Task goal: Lines from the one containing "this 576×324 image." through the end of the listing are what is wanted, given again exactly with both ends included and pictures left out.

————————

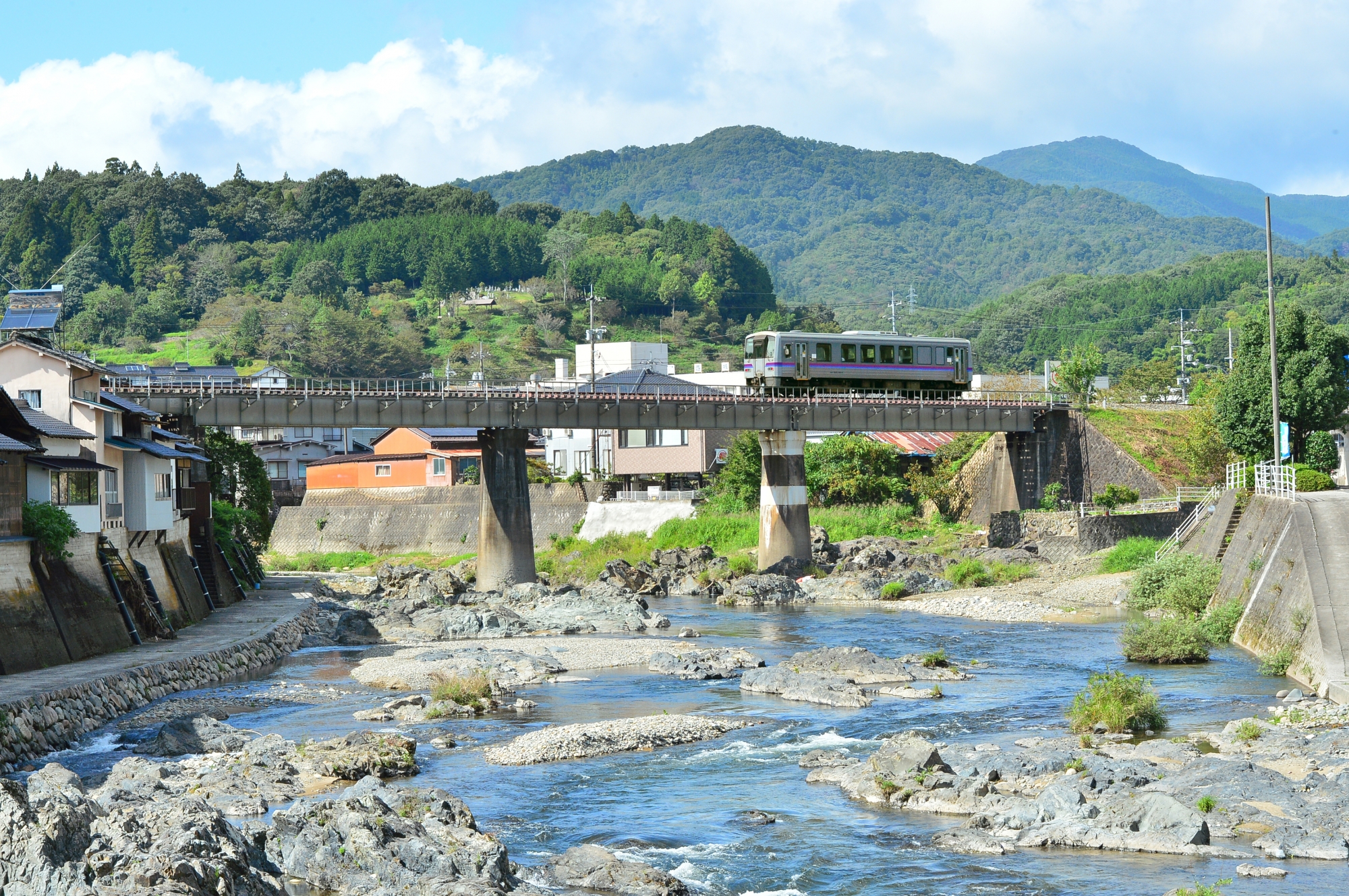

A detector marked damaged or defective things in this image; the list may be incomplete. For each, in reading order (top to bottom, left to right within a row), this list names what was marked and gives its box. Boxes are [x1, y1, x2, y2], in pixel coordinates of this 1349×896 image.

rusty red roof [863, 429, 960, 450]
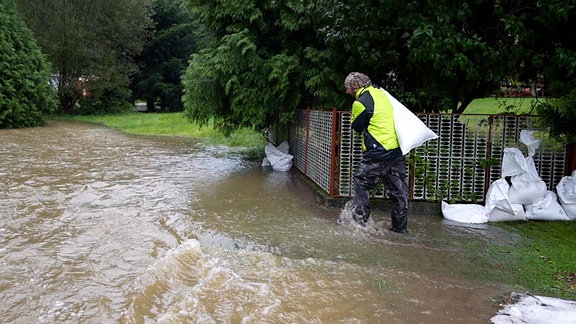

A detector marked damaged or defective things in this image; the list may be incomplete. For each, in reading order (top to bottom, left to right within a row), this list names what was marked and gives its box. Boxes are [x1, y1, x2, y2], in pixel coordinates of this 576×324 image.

rusty fence rail [268, 109, 568, 202]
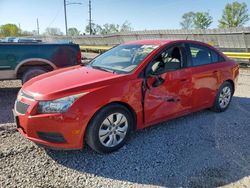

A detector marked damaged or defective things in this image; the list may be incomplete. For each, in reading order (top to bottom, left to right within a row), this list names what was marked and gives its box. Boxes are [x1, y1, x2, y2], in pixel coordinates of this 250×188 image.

damaged red car [14, 39, 240, 153]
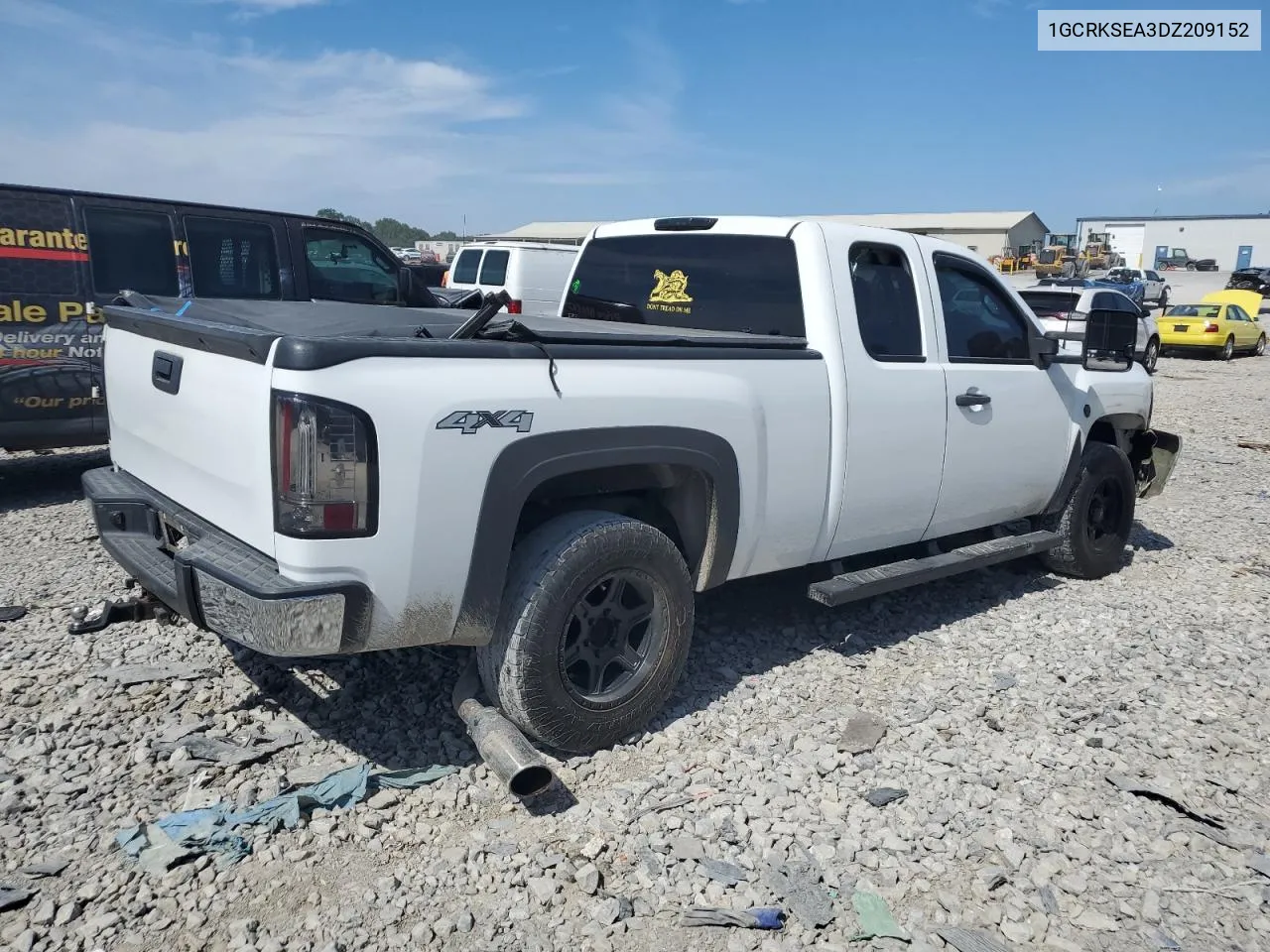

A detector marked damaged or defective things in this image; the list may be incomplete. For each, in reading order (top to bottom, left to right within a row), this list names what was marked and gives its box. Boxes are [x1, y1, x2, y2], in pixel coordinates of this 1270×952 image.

————————

Task response:
A detector marked damaged or defective things in this image; the list may be incomplete. For each, in reading order (top to bottom, left to right within a row), this list names what was marked and gives its box. Boxes are [x1, y1, x2, y2], in pixel coordinates of this 576×324 image.

rusty fence rail [268, 109, 568, 202]

A detector marked damaged or defective things in this image; the list may be incomplete. For each, in reading order (top to bottom, left to right within a row), this list names what was marked and gives its box. Boxes are [x1, y1, x2, y2], in pixel coordinates of this 250×188 image.

damaged red car [14, 39, 240, 153]

A detector marked damaged or defective things in this image; the list may be incomplete. For each, in reading order (top to bottom, left to right within a row), this list names what was marked and gives its box. Boxes are [x1, y1, x2, y2], in pixel coordinates of this 1270×952 image.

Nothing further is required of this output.